◆ TO-DO LIST
(a) List every number written in digits in the text on the car generator.
(b) Rewrite the stretch of the text on the car generator from "My point is, you" through "you really do?", substituting "lamps" for "lights".

Extra lights are always difficult, but your generator is probably capable of putting out 25-30 amps at full charge. Since it's a third brush regulated generator, it's probably set to a figure much lower than that just to keep from boiling the battery when all that extra juice isn't needed. For example, my 1929 Cadillac is set to about 10 amps, whereby the headlights and generator just about fight to a standstill. There isn't even enough extra electricity there to fire the overdrive solenoid but I don't really worry about it--I turn off the headlights, put it in overdrive, then turn them back on.

 

My point is, you can adjust your generator's output to accommodate more lights and/or use LEDs everywhere you can to help conserve current. There are also solid state voltage regulators that fit inside the original generator's case that will allow it to make full output when needed and then go down to near 0 when the battery is charged and there's no load. I have one for my Cadillac that I've never installed but I've always thought it was a good idea--I just don't drive the car much anymore. That might be an option if you add lights and need more juice. But honestly, how much night driving do you really do?

 

If, however, you're looking to install a modern radio or something like that, I'd argue that a small set of wireless speakers powered by batteries and/or USB with a Bluetooth connection to your phone is a better solution. There's all kinds of tech out there that will give you what you're looking for without the need to re-engineer the car, and much of it runs on  USB so an adapter unit in your car should do most of the work. Or just charge the batteries periodically, which you were planning to do with the deep cycle battery anyway. We use a little wireless speaker for music in our showroom and need to charge it about once a month. That's pretty impressive, both in terms of sound output and battery life.

[Stored data]
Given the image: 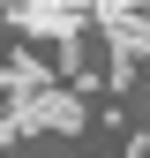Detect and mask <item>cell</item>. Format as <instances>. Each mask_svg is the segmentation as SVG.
Wrapping results in <instances>:
<instances>
[{"instance_id":"obj_1","label":"cell","mask_w":150,"mask_h":158,"mask_svg":"<svg viewBox=\"0 0 150 158\" xmlns=\"http://www.w3.org/2000/svg\"><path fill=\"white\" fill-rule=\"evenodd\" d=\"M8 23L23 30V38H60V53H75V38L90 30V15L83 8H15Z\"/></svg>"}]
</instances>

◆ TASK RESPONSES
(a) 25-30, 1929, 10, 0

(b)
My point is, you can adjust your generator's output to accommodate more lamps and/or use LEDs everywhere you can to help conserve current. There are also solid state voltage regulators that fit inside the original generator's case that will allow it to make full output when needed and then go down to near 0 when the battery is charged and there's no load. I have one for my Cadillac that I've never installed but I've always thought it was a good idea--I just don't drive the car much anymore. That might be an option if you add lamps and need more juice. But honestly, how much night driving do you really do?